>> Start Stored data

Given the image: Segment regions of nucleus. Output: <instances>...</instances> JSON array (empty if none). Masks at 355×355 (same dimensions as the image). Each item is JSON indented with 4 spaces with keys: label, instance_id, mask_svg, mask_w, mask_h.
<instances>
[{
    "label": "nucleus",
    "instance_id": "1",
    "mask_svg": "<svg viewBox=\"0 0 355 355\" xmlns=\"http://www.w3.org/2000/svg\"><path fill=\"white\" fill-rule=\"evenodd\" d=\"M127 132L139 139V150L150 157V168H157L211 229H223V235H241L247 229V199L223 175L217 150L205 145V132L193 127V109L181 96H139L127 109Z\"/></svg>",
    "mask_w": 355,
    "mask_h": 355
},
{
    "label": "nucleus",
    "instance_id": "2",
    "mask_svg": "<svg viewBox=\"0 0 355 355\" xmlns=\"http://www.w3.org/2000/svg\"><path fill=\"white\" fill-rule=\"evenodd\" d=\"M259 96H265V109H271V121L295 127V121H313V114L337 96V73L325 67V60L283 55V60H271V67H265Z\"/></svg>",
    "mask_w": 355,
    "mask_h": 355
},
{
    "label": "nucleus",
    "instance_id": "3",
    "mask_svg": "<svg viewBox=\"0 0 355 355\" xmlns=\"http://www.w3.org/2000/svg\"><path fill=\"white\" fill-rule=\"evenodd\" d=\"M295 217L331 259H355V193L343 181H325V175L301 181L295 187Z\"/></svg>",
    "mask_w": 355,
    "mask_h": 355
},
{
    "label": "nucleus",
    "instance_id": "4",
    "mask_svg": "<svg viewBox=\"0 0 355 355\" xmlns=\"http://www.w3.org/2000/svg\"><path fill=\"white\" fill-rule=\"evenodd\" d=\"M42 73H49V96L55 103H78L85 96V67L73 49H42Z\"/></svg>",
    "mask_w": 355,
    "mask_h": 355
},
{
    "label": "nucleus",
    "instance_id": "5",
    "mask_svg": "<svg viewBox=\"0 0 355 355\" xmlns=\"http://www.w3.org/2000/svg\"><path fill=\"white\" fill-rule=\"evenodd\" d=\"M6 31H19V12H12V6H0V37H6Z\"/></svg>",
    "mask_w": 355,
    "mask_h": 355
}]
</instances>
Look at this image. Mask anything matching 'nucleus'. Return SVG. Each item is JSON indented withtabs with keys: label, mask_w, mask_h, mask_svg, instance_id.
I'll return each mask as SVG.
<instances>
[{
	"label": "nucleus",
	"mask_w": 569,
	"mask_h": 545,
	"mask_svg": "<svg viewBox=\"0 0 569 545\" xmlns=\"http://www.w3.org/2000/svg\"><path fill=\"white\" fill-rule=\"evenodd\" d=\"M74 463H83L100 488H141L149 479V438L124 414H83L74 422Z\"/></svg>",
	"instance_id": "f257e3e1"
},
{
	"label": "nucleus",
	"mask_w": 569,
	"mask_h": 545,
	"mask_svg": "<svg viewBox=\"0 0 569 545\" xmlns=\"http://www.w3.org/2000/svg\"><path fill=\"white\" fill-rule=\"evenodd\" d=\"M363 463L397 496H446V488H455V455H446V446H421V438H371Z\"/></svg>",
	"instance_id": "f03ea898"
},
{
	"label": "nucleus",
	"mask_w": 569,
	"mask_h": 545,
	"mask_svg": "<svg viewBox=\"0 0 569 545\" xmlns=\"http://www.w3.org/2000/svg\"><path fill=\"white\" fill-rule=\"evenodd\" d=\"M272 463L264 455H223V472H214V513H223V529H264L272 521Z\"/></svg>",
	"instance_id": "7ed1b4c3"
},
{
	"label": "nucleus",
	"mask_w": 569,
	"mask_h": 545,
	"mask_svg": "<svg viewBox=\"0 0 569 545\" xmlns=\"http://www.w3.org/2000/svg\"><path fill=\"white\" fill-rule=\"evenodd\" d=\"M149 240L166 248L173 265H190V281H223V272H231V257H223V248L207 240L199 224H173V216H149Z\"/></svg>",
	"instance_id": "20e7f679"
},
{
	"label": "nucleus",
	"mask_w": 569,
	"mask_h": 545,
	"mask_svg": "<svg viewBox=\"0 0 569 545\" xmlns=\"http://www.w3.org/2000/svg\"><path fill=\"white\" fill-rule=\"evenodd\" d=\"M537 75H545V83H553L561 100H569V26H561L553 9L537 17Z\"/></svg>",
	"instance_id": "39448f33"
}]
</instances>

>> End Stored data

What the exercise asks: Put every line of the items above into a Markdown table with two columns, "Number" for the row number and "Entry" for the line itself. Leave out any blank lines.

Response below:
| Number | Entry |
|---|---|
| 1 | Given the image: Segment regions of nucleus. Output: <instances>...</instances> JSON array (empty if none). Masks at 355×355 (same dimensions as the image). Each item is JSON indented with 4 spaces with keys: label, instance_id, mask_svg, mask_w, mask_h. |
| 2 | <instances> |
| 3 | [{ |
| 4 |     "label": "nucleus", |
| 5 |     "instance_id": "1", |
| 6 |     "mask_svg": "<svg viewBox=\"0 0 355 355\" xmlns=\"http://www.w3.org/2000/svg\"><path fill=\"white\" fill-rule=\"evenodd\" d=\"M127 132L139 139V150L150 157V168H157L211 229H223V235H241L247 229V199L223 175L217 150L205 145V132L193 127V109L181 96H139L127 109Z\"/></svg>", |
| 7 |     "mask_w": 355, |
| 8 |     "mask_h": 355 |
| 9 | }, |
| 10 | { |
| 11 |     "label": "nucleus", |
| 12 |     "instance_id": "2", |
| 13 |     "mask_svg": "<svg viewBox=\"0 0 355 355\" xmlns=\"http://www.w3.org/2000/svg\"><path fill=\"white\" fill-rule=\"evenodd\" d=\"M259 96H265V109H271V121L295 127V121H313V114L337 96V73L325 67V60L283 55V60H271V67H265Z\"/></svg>", |
| 14 |     "mask_w": 355, |
| 15 |     "mask_h": 355 |
| 16 | }, |
| 17 | { |
| 18 |     "label": "nucleus", |
| 19 |     "instance_id": "3", |
| 20 |     "mask_svg": "<svg viewBox=\"0 0 355 355\" xmlns=\"http://www.w3.org/2000/svg\"><path fill=\"white\" fill-rule=\"evenodd\" d=\"M295 217L331 259H355V193L343 181H325V175L301 181L295 187Z\"/></svg>", |
| 21 |     "mask_w": 355, |
| 22 |     "mask_h": 355 |
| 23 | }, |
| 24 | { |
| 25 |     "label": "nucleus", |
| 26 |     "instance_id": "4", |
| 27 |     "mask_svg": "<svg viewBox=\"0 0 355 355\" xmlns=\"http://www.w3.org/2000/svg\"><path fill=\"white\" fill-rule=\"evenodd\" d=\"M42 73H49V96L55 103H78L85 96V67L73 49H42Z\"/></svg>", |
| 28 |     "mask_w": 355, |
| 29 |     "mask_h": 355 |
| 30 | }, |
| 31 | { |
| 32 |     "label": "nucleus", |
| 33 |     "instance_id": "5", |
| 34 |     "mask_svg": "<svg viewBox=\"0 0 355 355\" xmlns=\"http://www.w3.org/2000/svg\"><path fill=\"white\" fill-rule=\"evenodd\" d=\"M6 31H19V12H12V6H0V37H6Z\"/></svg>", |
| 35 |     "mask_w": 355, |
| 36 |     "mask_h": 355 |
| 37 | }] |
| 38 | </instances> |
| 39 | Look at this image. Mask anything matching 'nucleus'. Return SVG. Each item is JSON indented withtabs with keys: label, mask_w, mask_h, mask_svg, instance_id. |
| 40 | I'll return each mask as SVG. |
| 41 | <instances> |
| 42 | [{ |
| 43 | 	"label": "nucleus", |
| 44 | 	"mask_w": 569, |
| 45 | 	"mask_h": 545, |
| 46 | 	"mask_svg": "<svg viewBox=\"0 0 569 545\" xmlns=\"http://www.w3.org/2000/svg\"><path fill=\"white\" fill-rule=\"evenodd\" d=\"M74 463H83L100 488H141L149 479V438L124 414H83L74 422Z\"/></svg>", |
| 47 | 	"instance_id": "f257e3e1" |
| 48 | }, |
| 49 | { |
| 50 | 	"label": "nucleus", |
| 51 | 	"mask_w": 569, |
| 52 | 	"mask_h": 545, |
| 53 | 	"mask_svg": "<svg viewBox=\"0 0 569 545\" xmlns=\"http://www.w3.org/2000/svg\"><path fill=\"white\" fill-rule=\"evenodd\" d=\"M363 463L397 496H446V488H455V455H446V446H421V438H371Z\"/></svg>", |
| 54 | 	"instance_id": "f03ea898" |
| 55 | }, |
| 56 | { |
| 57 | 	"label": "nucleus", |
| 58 | 	"mask_w": 569, |
| 59 | 	"mask_h": 545, |
| 60 | 	"mask_svg": "<svg viewBox=\"0 0 569 545\" xmlns=\"http://www.w3.org/2000/svg\"><path fill=\"white\" fill-rule=\"evenodd\" d=\"M272 463L264 455H223V472H214V513H223V529H264L272 521Z\"/></svg>", |
| 61 | 	"instance_id": "7ed1b4c3" |
| 62 | }, |
| 63 | { |
| 64 | 	"label": "nucleus", |
| 65 | 	"mask_w": 569, |
| 66 | 	"mask_h": 545, |
| 67 | 	"mask_svg": "<svg viewBox=\"0 0 569 545\" xmlns=\"http://www.w3.org/2000/svg\"><path fill=\"white\" fill-rule=\"evenodd\" d=\"M149 240L166 248L173 265H190V281H223V272H231V257H223V248L207 240L199 224H173V216H149Z\"/></svg>", |
| 68 | 	"instance_id": "20e7f679" |
| 69 | }, |
| 70 | { |
| 71 | 	"label": "nucleus", |
| 72 | 	"mask_w": 569, |
| 73 | 	"mask_h": 545, |
| 74 | 	"mask_svg": "<svg viewBox=\"0 0 569 545\" xmlns=\"http://www.w3.org/2000/svg\"><path fill=\"white\" fill-rule=\"evenodd\" d=\"M537 75H545V83H553L561 100H569V26H561L553 9L537 17Z\"/></svg>", |
| 75 | 	"instance_id": "39448f33" |
| 76 | }] |
| 77 | </instances> |